Ubisoft ha costruito un sistema per rispondere alla prima domanda. Focus group. Analisi di mercato. Test sui giocatori 18-35. Ogni decisione passa attraverso strati di approvazione. Ogni scelta creativa viene smussata per non offendere nessuno.

"Il risultato è prevedibile," spiega Pedocchi. "Quando progetti per non fallire, smetti di progettare per toccare. Ottieni prodotti che non offendono nessuno  e non emozionano nessuno. Star Wars Outlaws è tecnicamente un buon gioco. Ma nessuno ha scritto 'mi ha aiutato a elaborare un lutto'. Nessuno ha pianto al prologo. Nessuno ne parla sei mesi dopo."

Il meccanismo: risposta emotiva come asset.

L'art director di Sandfall, Nicholas Maxson Francombe, dopo aver vinto il Golden Joystick ha detto qualcosa che Pedocchi considera la chiave di tutto:

"La vera ricompensa nel nostro cuore è la risposta emotiva. Quanto le persone abbracciano i personaggi e come il gioco li ha aiutati ad attraversare momenti difficili nella vita." 

"'Li ha aiutati ad attraversare momenti difficili'," ripete Pedocchi. "Non 'li ha intrattenuti'. Non 'li ha coinvolti'. Li ha aiutati. Questa frase descrive un livello di connessione che nessun budget marketing può comprare."

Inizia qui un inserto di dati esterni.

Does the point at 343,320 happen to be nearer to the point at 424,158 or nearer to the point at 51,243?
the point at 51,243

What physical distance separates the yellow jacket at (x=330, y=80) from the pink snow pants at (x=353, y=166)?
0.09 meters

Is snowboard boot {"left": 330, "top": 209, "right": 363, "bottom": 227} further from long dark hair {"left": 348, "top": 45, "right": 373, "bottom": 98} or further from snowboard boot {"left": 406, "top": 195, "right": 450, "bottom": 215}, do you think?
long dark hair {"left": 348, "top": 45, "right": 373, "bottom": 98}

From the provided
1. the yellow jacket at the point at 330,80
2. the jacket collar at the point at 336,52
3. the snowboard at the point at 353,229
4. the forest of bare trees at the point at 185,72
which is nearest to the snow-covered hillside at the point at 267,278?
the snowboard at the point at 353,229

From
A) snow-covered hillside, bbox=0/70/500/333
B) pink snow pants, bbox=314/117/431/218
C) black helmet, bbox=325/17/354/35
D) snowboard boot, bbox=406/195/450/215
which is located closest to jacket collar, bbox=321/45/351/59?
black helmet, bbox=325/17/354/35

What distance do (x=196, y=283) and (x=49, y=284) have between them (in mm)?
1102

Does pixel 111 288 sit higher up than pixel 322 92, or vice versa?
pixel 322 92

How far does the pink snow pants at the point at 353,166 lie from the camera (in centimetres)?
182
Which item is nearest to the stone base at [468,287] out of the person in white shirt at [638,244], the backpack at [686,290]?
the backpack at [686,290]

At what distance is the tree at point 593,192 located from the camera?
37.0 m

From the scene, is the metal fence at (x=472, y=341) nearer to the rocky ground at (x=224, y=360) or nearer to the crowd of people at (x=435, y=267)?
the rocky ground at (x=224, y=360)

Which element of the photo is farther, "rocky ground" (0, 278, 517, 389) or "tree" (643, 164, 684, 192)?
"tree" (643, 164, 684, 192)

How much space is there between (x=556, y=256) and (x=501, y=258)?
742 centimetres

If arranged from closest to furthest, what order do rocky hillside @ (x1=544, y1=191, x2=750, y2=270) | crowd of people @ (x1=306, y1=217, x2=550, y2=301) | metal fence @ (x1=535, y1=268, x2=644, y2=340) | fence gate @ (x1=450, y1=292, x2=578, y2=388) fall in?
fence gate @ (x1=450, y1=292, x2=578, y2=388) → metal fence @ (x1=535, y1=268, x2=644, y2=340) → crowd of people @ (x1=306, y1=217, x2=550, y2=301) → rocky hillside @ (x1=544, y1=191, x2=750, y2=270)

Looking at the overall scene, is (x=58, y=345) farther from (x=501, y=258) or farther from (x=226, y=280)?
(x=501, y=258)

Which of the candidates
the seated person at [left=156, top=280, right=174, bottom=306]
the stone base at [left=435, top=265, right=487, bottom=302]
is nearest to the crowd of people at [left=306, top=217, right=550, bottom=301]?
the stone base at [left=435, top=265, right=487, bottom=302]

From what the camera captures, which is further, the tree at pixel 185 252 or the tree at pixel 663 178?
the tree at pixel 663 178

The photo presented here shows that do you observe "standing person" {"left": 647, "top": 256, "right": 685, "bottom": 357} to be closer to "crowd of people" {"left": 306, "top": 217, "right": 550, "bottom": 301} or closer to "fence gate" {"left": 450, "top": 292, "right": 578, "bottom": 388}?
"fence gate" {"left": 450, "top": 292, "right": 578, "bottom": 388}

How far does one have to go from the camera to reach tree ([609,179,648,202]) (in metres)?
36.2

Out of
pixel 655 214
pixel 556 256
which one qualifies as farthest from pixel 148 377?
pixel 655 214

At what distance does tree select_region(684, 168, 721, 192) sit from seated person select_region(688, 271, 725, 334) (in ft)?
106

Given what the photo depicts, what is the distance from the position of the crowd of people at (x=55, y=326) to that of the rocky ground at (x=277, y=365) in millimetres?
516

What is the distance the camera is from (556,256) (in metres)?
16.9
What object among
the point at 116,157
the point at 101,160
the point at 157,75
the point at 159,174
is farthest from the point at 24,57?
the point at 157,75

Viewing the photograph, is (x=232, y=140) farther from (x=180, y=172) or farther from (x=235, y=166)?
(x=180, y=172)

Il passaparola di Expedition 33 non è stato generato da influencer pagati. È stato generato da persone che si sono sentite viste. Che hanno trovato le parole per qualcosa che sentivano e non sapevano dire.

"Ubisoft può copiare una meccanica. Può replicare uno stile grafico. Può spendere dieci volte tanto in marketing. Non può replicare il fatto che un giocatore abbia scritto 'questo gioco mi ha aiutato a elaborare la morte di mio fratello'. Quella frase vale più di qualsiasi campagna pubblicitaria. È la prova che hai toccato qualcosa di vero."

La lezione.

"Il caso Expedition 33 vs Ubisoft andrebbe studiato in ogni business school," conclude Pedocchi. "Da una parte: 20.000 dipendenti, centinaia di milioni di budget, sistemi per capire cosa vuole il mercato. Risultato: -85% in quattro anni, 159 milioni di perdite. Dall'altra: 34 persone che hanno chiesto 'cosa ci fa male come esseri umani' invece di 'cosa vuole il target 18-35'. Risultato: Game of the Year, cinque milioni di copie, giocatori che scrivono 'mi ha cambiato la vita'."

La differenza non è nel talento. Non è nel budget. Non è nella tecnologia.

"La differenza è nella domanda di partenza. Ubisoft chiede cosa le persone vogliono. Sandfall ha chiesto cosa le persone sentono. I desideri cambiano ogni stagione. Le ferite restano per sempre. Chi parla alle ferite costruisce qualcosa che dura. Chi parla ai desideri compete con chiunque altro stia parlando agli stessi desideri."

Il prologo di Expedition 33 dura un'ora. Fa piangere milioni di persone.

Ubisoft ha 40 ore per farlo. Non ci riesce.

"Quella differenza non si colma con più budget. Si colma con una domanda diversa."